[Opening Records supplied section]

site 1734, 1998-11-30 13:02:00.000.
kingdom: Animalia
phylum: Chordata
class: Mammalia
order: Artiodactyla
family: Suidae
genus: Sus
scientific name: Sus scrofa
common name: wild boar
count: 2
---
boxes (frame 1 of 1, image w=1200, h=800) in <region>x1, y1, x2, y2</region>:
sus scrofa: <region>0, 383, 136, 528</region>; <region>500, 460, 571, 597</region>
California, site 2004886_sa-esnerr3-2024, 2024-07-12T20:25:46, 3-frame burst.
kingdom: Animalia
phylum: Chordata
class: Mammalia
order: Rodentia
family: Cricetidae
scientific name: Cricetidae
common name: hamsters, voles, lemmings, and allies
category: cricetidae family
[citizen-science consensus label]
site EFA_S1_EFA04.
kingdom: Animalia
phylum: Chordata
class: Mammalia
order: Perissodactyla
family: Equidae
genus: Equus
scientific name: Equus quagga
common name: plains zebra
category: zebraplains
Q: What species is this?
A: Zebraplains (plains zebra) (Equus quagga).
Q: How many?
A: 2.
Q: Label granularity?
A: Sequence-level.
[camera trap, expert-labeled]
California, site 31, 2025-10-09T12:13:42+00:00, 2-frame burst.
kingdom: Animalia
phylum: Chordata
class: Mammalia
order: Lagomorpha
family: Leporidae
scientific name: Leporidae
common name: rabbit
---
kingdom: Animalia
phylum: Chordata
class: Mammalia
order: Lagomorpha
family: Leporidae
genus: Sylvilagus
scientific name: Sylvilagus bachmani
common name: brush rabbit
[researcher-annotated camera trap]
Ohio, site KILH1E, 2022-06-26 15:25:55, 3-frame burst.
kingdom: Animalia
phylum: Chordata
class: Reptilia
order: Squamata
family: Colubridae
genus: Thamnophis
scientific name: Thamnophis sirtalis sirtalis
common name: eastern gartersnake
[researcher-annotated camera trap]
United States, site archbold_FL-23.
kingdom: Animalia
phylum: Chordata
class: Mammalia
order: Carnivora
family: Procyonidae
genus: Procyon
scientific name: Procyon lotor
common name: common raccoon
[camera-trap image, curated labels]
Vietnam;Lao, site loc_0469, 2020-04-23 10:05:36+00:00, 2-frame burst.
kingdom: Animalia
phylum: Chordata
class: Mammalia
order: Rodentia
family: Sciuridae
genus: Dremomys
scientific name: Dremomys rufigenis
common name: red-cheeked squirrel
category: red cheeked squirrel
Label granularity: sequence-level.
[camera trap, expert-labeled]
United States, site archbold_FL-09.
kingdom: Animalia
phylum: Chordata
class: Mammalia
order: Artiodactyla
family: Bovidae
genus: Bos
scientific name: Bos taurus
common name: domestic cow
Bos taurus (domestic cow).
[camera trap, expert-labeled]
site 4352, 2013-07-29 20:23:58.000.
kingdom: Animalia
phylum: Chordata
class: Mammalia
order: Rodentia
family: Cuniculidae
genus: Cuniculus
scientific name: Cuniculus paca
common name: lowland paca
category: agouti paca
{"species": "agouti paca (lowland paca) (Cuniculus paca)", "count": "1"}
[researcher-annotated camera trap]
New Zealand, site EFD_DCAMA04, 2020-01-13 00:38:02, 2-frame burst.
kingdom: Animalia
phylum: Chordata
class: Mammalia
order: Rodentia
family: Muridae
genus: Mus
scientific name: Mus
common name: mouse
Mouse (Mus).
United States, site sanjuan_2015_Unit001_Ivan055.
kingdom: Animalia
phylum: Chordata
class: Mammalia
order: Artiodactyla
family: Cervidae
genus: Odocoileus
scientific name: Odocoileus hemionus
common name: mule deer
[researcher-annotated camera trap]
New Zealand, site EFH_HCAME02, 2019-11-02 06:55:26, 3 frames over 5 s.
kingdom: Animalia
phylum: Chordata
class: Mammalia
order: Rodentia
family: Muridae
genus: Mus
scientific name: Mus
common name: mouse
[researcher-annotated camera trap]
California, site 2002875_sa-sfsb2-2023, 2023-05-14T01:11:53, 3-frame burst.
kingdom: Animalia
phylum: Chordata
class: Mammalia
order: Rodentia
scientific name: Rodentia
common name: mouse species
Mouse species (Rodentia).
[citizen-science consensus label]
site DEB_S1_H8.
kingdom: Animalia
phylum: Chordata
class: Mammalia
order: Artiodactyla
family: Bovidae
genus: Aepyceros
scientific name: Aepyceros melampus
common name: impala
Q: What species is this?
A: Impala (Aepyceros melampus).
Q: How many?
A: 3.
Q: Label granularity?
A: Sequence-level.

[Closing Records supplied section]

● **The task**
A word-for-word transcription of all the data is needed.

● **Solution**
site 1734, 1998-11-30 13:02:00.000.
kingdom: Animalia
phylum: Chordata
class: Mammalia
order: Artiodactyla
family: Suidae
genus: Sus
scientific name: Sus scrofa
common name: wild boar
count: 2
---
boxes (frame 1 of 1, image w=1200, h=800) in <region>x1, y1, x2, y2</region>:
sus scrofa: <region>0, 383, 136, 528</region>; <region>500, 460, 571, 597</region>
California, site 2004886_sa-esnerr3-2024, 2024-07-12T20:25:46, 3-frame burst.
kingdom: Animalia
phylum: Chordata
class: Mammalia
order: Rodentia
family: Cricetidae
scientific name: Cricetidae
common name: hamsters, voles, lemmings, and allies
category: cricetidae family
[citizen-science consensus label]
site EFA_S1_EFA04.
kingdom: Animalia
phylum: Chordata
class: Mammalia
order: Perissodactyla
family: Equidae
genus: Equus
scientific name: Equus quagga
common name: plains zebra
category: zebraplains
Q: What species is this?
A: Zebraplains (plains zebra) (Equus quagga).
Q: How many?
A: 2.
Q: Label granularity?
A: Sequence-level.
[camera trap, expert-labeled]
California, site 31, 2025-10-09T12:13:42+00:00, 2-frame burst.
kingdom: Animalia
phylum: Chordata
class: Mammalia
order: Lagomorpha
family: Leporidae
scientific name: Leporidae
common name: rabbit
---
kingdom: Animalia
phylum: Chordata
class: Mammalia
order: Lagomorpha
family: Leporidae
genus: Sylvilagus
scientific name: Sylvilagus bachmani
common name: brush rabbit
[researcher-annotated camera trap]
Ohio, site KILH1E, 2022-06-26 15:25:55, 3-frame burst.
kingdom: Animalia
phylum: Chordata
class: Reptilia
order: Squamata
family: Colubridae
genus: Thamnophis
scientific name: Thamnophis sirtalis sirtalis
common name: eastern gartersnake
[researcher-annotated camera trap]
United States, site archbold_FL-23.
kingdom: Animalia
phylum: Chordata
class: Mammalia
order: Carnivora
family: Procyonidae
genus: Procyon
scientific name: Procyon lotor
common name: common raccoon
[camera-trap image, curated labels]
Vietnam;Lao, site loc_0469, 2020-04-23 10:05:36+00:00, 2-frame burst.
kingdom: Animalia
phylum: Chordata
class: Mammalia
order: Rodentia
family: Sciuridae
genus: Dremomys
scientific name: Dremomys rufigenis
common name: red-cheeked squirrel
category: red cheeked squirrel
Label granularity: sequence-level.
[camera trap, expert-labeled]
United States, site archbold_FL-09.
kingdom: Animalia
phylum: Chordata
class: Mammalia
order: Artiodactyla
family: Bovidae
genus: Bos
scientific name: Bos taurus
common name: domestic cow
Bos taurus (domestic cow).
[camera trap, expert-labeled]
site 4352, 2013-07-29 20:23:58.000.
kingdom: Animalia
phylum: Chordata
class: Mammalia
order: Rodentia
family: Cuniculidae
genus: Cuniculus
scientific name: Cuniculus paca
common name: lowland paca
category: agouti paca
{"species": "agouti paca (lowland paca) (Cuniculus paca)", "count": "1"}
[researcher-annotated camera trap]
New Zealand, site EFD_DCAMA04, 2020-01-13 00:38:02, 2-frame burst.
kingdom: Animalia
phylum: Chordata
class: Mammalia
order: Rodentia
family: Muridae
genus: Mus
scientific name: Mus
common name: mouse
Mouse (Mus).
United States, site sanjuan_2015_Unit001_Ivan055.
kingdom: Animalia
phylum: Chordata
class: Mammalia
order: Artiodactyla
family: Cervidae
genus: Odocoileus
scientific name: Odocoileus hemionus
common name: mule deer
[researcher-annotated camera trap]
New Zealand, site EFH_HCAME02, 2019-11-02 06:55:26, 3 frames over 5 s.
kingdom: Animalia
phylum: Chordata
class: Mammalia
order: Rodentia
family: Muridae
genus: Mus
scientific name: Mus
common name: mouse
[researcher-annotated camera trap]
California, site 2002875_sa-sfsb2-2023, 2023-05-14T01:11:53, 3-frame burst.
kingdom: Animalia
phylum: Chordata
class: Mammalia
order: Rodentia
scientific name: Rodentia
common name: mouse species
Mouse species (Rodentia).
[citizen-science consensus label]
site DEB_S1_H8.
kingdom: Animalia
phylum: Chordata
class: Mammalia
order: Artiodactyla
family: Bovidae
genus: Aepyceros
scientific name: Aepyceros melampus
common name: impala
Q: What species is this?
A: Impala (Aepyceros melampus).
Q: How many?
A: 3.
Q: Label granularity?
A: Sequence-level.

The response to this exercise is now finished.